Despite the uneven standard of performance, Scheeder’s neatly inventive staging has passages of inspired clarity. A case in point is the chilling assassination of Clarence by murderers who swoop in on roller shoes, relentlessly circling their helpless prey. And Scheeder’s telling take on the Battle of Bosworth Field has the warriors miming combat with invisible adversaries -- a neat allusion to the vengeful, unseen ghosts that ultimately dog Richard to his death.

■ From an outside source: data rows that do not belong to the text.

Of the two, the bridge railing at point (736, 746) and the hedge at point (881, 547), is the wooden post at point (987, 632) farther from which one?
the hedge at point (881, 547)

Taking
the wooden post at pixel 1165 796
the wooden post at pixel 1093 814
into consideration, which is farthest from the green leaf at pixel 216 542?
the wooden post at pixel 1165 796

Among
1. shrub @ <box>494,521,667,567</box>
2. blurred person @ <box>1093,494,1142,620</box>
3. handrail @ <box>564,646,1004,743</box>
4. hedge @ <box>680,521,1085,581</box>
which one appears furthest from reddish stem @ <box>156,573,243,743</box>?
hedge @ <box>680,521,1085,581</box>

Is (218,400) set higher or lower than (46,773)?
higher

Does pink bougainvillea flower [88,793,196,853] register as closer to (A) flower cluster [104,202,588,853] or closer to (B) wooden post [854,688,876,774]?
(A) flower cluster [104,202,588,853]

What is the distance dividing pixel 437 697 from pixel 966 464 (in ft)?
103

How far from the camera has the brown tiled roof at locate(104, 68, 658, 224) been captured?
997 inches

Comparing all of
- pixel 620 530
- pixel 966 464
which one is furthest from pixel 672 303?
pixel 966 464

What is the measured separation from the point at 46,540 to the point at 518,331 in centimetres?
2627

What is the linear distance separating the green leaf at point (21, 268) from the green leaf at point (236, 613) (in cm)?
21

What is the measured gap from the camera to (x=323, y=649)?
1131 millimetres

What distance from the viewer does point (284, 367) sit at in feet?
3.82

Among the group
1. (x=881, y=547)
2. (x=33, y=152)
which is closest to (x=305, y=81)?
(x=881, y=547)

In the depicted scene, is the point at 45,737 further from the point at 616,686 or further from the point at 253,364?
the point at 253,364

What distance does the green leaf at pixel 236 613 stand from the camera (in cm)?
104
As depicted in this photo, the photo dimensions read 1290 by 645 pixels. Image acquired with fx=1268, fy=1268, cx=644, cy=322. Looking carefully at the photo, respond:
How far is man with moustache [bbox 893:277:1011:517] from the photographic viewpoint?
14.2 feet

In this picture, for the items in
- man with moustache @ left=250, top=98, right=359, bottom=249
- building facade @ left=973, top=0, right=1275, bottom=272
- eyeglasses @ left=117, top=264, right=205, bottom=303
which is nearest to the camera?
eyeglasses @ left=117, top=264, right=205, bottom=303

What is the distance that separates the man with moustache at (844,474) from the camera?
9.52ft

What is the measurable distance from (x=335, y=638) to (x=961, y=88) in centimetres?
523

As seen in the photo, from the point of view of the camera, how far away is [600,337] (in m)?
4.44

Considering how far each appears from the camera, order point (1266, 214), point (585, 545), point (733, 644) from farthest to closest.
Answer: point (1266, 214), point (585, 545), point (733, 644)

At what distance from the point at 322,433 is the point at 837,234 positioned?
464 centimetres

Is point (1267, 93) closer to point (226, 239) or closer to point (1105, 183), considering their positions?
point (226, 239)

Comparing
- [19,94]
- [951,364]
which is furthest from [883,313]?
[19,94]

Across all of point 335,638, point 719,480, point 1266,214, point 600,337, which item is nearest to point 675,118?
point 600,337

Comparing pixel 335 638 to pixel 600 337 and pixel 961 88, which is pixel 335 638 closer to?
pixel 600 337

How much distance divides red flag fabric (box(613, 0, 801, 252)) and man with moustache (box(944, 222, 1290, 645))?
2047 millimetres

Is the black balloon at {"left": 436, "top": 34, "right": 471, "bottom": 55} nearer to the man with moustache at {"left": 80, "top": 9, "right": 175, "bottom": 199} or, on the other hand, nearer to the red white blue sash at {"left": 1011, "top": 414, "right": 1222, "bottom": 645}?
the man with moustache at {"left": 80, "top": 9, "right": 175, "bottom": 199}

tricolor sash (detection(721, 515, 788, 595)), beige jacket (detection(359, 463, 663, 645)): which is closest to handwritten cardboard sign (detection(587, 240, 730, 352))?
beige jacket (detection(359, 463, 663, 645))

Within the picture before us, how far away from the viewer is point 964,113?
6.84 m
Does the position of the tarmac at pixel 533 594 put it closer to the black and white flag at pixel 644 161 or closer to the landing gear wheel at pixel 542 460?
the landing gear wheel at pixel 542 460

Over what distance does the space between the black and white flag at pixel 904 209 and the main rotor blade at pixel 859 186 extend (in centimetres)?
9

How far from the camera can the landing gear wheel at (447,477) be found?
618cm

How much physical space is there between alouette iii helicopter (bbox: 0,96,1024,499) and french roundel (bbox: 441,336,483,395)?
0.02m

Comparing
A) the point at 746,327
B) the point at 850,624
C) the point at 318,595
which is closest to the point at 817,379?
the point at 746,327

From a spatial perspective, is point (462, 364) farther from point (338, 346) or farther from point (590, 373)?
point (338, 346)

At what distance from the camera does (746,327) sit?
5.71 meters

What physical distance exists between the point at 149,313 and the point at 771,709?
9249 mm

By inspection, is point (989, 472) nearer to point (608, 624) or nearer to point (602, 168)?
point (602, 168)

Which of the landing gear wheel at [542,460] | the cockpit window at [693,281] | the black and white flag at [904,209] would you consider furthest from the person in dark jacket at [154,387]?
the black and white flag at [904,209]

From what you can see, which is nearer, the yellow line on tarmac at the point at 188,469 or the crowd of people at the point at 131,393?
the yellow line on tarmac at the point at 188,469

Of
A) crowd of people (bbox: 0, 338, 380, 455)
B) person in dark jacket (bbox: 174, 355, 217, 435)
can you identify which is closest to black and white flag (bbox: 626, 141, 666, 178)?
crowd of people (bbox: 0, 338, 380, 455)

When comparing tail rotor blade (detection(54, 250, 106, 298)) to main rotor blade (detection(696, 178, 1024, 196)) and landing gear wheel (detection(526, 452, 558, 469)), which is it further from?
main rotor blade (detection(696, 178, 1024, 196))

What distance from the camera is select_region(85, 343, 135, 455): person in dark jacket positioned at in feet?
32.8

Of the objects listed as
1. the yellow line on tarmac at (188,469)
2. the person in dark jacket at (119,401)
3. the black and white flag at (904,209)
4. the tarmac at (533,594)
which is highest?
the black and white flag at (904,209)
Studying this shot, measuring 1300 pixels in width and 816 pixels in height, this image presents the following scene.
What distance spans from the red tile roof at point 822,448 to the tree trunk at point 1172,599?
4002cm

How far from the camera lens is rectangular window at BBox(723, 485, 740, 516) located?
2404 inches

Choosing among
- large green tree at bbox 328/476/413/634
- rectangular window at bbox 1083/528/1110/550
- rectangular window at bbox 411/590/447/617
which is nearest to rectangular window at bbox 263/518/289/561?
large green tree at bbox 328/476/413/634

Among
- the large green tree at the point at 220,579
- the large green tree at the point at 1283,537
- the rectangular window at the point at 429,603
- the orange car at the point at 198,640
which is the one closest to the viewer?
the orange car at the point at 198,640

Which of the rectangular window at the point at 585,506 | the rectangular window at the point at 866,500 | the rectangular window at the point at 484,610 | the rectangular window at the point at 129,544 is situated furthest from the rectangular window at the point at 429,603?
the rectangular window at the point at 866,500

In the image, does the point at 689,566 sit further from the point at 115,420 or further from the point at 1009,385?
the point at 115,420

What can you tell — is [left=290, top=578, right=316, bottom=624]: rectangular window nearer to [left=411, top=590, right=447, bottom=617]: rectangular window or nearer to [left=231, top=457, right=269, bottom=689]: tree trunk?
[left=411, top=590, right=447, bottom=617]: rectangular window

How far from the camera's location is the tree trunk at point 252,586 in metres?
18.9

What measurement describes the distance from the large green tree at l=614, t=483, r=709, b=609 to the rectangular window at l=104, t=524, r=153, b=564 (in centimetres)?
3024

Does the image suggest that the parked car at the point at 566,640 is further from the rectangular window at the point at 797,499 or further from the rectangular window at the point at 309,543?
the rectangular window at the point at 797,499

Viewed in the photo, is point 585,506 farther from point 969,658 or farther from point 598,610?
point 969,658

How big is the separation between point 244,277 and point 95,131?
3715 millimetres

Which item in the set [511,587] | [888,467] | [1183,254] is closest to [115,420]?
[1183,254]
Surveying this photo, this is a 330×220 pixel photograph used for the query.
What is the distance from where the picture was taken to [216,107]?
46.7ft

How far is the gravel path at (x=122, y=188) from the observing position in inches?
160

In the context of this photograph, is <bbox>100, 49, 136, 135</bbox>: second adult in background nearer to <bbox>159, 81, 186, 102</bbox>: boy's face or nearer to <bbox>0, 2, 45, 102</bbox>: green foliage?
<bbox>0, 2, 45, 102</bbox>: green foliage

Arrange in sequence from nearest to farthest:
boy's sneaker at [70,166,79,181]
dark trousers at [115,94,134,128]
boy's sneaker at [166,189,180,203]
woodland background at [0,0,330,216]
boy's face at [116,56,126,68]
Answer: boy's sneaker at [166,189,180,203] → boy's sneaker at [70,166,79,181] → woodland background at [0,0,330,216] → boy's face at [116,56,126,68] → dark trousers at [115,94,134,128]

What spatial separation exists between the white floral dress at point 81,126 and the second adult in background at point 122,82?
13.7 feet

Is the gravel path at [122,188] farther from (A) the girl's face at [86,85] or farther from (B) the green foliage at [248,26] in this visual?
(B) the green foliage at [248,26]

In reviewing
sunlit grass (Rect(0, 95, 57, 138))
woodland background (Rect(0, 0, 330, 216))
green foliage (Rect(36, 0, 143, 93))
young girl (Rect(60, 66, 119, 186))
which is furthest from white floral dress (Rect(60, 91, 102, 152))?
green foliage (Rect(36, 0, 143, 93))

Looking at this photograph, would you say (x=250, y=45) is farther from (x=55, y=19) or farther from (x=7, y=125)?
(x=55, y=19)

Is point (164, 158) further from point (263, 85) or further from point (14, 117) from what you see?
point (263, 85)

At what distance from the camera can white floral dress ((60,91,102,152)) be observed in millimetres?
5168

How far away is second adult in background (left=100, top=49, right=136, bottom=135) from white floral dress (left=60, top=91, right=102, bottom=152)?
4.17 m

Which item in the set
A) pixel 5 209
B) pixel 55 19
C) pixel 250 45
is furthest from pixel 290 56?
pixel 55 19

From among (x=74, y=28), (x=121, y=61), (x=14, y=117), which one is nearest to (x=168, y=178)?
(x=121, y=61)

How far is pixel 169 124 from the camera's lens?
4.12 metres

At the other end of the historical spectrum is the “Richard II,” which treats the deposition of Richard by his resentful cousin, Bolingbroke. The launching point for Shakespeare’s Henriad, which concludes with “Richard III” and the fall of the Plantagenets, the play understandably rankled Elizabeth I’s sensibilities back in its day.

Now being produced by the Independent Shakespeare Company as part of its Free Shakespeare in Barnsdall Park series, the play receives a crisply professional staging by director Joseph Culliton, who plays John of Gaunt, among other roles.

Culliton’s take is more workmanlike than obviously inventive. His straightforward tack consists of assembling a likely crew of crisply professional actors and letting them tear into Shakespeare’s text. Spearheaded by the wonderful David Melville, who plays Richard II with a daring tinge of comical effeteness, the performers prove unerringly proficient, belting out their lines to the back row of this amphitheater setting without the benefit of amplification. No frills and sharp as a tack, this terrific production makes the faraway history of the doomed Plantagenets as immediate and accessible as today’s headlines.

-- F. Kathleen Foley

“Richard III,” Miles Playhouse, 1130 Lincoln Blvd., Santa Monica. 7:30 p.m. Fridays and Sundays, 3 p.m. Saturdays. Ends July 29. $25. (310) 270-3454. www.ShakespeareSantaMonica.com. Running time: 2 hours, 20 minutes.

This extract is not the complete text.